Future market-access rights for British financial firms will be determined unilaterally by Brussels, using a process known as “equivalence” that involves deciding whether UK regulation is as tough as that in the EU. Under the system, access is entirely in the EU’s gift and can be withdrawn at short notice if circumstances change.
The EU and the UK agreed last year to try to complete parallel equivalence assessments of each other’s rules by June 30, but have missed the deadline with both sides blaming the other.
Mr Barnier said the focus on equivalence had not stopped Britain trying separately to secure some rights through the two sides’ negotiations on trade in services.
Brussels’ specific complaints, he said, included that Britain was trying “to limit the scope” of a standard provision in trade deals that allows both sides to adopt whatever trade restrictions they deem necessary to protect financial stability.
He said Britain was also trying to tamper with the unilateral nature of equivalence decisions, by “attempting to frame the EU’s process” for withdrawing access rights and “turn our unilateral decisions into co-managed ones”.
Business groups in both the EU and UK have called for as much clarity as possible about the new arrangements, warning that disruption and uncertainty will drive up costs, but Mr Barnier warned that this goal was undermined by Britain’s determination to break away from EU rules.

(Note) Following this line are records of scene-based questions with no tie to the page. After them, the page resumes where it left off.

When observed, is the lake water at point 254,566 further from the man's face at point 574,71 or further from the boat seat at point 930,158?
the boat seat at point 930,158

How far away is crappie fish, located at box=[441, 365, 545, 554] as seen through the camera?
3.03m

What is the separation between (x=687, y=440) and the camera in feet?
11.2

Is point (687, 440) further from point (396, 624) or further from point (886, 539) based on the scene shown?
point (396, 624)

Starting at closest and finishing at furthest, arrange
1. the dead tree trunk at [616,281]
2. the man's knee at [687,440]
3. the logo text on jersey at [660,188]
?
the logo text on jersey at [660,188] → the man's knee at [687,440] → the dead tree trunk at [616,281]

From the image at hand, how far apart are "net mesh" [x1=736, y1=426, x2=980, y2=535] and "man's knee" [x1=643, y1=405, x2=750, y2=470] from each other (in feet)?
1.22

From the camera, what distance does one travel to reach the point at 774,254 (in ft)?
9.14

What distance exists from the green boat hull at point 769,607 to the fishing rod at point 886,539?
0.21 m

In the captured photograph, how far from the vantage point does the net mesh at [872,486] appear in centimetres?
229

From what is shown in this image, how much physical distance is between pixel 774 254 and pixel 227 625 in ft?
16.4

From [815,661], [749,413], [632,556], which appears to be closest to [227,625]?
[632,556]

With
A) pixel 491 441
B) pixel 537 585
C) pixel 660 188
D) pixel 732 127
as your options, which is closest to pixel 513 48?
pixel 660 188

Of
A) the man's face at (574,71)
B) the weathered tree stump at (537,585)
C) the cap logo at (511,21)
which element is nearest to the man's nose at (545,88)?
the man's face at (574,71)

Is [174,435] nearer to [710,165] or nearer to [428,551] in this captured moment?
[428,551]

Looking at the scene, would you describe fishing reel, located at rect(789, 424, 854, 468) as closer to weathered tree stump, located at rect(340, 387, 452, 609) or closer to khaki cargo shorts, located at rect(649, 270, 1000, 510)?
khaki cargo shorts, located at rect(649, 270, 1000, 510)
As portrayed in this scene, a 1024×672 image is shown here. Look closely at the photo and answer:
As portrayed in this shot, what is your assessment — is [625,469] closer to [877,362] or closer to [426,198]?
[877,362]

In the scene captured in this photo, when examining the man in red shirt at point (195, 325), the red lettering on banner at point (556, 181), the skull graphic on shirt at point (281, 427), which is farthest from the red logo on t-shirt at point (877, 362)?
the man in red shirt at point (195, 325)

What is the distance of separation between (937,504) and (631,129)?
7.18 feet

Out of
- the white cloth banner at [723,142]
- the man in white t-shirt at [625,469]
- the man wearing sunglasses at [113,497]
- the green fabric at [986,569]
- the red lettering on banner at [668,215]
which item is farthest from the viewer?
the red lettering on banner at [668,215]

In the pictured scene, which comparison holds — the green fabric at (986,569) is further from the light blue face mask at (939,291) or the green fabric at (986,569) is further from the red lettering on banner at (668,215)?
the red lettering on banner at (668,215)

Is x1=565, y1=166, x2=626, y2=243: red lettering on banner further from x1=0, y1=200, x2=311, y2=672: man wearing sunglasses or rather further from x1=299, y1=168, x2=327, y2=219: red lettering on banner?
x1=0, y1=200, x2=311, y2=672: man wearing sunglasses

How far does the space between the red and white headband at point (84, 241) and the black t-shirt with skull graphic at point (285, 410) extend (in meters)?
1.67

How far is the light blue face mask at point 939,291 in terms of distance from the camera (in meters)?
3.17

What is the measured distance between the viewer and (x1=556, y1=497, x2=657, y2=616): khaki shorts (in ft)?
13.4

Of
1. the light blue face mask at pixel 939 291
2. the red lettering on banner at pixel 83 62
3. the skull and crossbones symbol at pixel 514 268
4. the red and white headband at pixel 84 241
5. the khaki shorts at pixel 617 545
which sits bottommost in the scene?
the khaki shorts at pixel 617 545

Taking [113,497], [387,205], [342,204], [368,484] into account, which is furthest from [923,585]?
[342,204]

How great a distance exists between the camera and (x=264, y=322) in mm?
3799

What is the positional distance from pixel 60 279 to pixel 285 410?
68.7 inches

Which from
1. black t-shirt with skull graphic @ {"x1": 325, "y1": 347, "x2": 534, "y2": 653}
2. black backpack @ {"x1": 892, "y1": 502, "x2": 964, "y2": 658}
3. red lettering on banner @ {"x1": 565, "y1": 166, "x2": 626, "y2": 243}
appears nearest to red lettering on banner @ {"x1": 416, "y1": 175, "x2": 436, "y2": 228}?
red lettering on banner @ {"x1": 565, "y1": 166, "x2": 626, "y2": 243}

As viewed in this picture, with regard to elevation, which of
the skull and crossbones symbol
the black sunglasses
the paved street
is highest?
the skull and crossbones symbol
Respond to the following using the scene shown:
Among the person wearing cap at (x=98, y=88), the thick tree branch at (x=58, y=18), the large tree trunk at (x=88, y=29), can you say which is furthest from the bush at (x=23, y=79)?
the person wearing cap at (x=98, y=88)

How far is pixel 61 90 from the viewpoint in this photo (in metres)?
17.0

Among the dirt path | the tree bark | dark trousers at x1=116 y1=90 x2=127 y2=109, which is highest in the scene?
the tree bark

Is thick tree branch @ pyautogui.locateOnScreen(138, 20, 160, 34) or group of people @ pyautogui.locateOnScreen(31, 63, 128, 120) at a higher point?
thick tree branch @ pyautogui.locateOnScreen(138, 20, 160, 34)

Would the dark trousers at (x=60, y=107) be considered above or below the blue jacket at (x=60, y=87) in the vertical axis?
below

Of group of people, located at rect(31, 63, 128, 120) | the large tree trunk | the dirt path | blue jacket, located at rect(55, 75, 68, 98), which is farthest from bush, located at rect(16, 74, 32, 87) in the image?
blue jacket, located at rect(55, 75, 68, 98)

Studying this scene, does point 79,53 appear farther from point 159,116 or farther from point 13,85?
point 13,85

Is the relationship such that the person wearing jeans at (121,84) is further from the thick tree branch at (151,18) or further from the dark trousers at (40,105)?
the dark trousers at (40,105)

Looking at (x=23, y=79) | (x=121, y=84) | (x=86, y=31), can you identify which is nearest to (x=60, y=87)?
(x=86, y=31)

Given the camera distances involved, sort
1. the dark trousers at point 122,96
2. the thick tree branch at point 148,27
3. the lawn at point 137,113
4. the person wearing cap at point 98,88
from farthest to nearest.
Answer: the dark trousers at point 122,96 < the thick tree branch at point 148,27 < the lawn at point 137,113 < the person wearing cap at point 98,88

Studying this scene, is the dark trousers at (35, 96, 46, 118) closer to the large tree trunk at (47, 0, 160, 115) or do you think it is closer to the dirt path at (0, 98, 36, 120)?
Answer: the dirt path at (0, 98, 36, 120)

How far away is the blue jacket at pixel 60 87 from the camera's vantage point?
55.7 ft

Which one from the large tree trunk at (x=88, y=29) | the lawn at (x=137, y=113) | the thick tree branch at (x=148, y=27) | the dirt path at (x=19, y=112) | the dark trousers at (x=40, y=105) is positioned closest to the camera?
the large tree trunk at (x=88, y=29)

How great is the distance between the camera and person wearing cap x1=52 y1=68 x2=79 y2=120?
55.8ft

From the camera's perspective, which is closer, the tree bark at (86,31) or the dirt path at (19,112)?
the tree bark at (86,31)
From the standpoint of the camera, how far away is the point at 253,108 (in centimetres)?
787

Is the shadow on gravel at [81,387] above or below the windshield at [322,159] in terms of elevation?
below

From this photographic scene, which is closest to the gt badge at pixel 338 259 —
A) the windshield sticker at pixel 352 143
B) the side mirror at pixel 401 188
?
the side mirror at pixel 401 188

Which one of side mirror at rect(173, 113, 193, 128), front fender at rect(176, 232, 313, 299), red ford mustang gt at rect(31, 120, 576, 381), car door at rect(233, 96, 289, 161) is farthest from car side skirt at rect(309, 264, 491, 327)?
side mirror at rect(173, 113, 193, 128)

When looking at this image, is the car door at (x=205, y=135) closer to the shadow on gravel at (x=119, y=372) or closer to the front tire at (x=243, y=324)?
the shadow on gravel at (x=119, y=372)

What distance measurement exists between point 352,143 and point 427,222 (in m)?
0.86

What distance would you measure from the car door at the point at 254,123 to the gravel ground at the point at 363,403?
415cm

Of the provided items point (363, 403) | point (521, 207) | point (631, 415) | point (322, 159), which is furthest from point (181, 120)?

The EU’s equivalence assessments “have to be forward-looking, given the UK’s publicly stated intention to diverge from EU rules after January 1”, he said. “We will only grant equivalences in those areas where it is clearly in the interest of the EU: of our financial stability, our investors and our consumers.”
He also said that, unlike single market membership, equivalence was not a comprehensive system, and that core sectors such as insurance, commercial bank lending and deposit-taking would not be covered.
For such activities, UK-based firms would either have to set up regulated offices in the EU, or apply for permission from national authorities to market their services.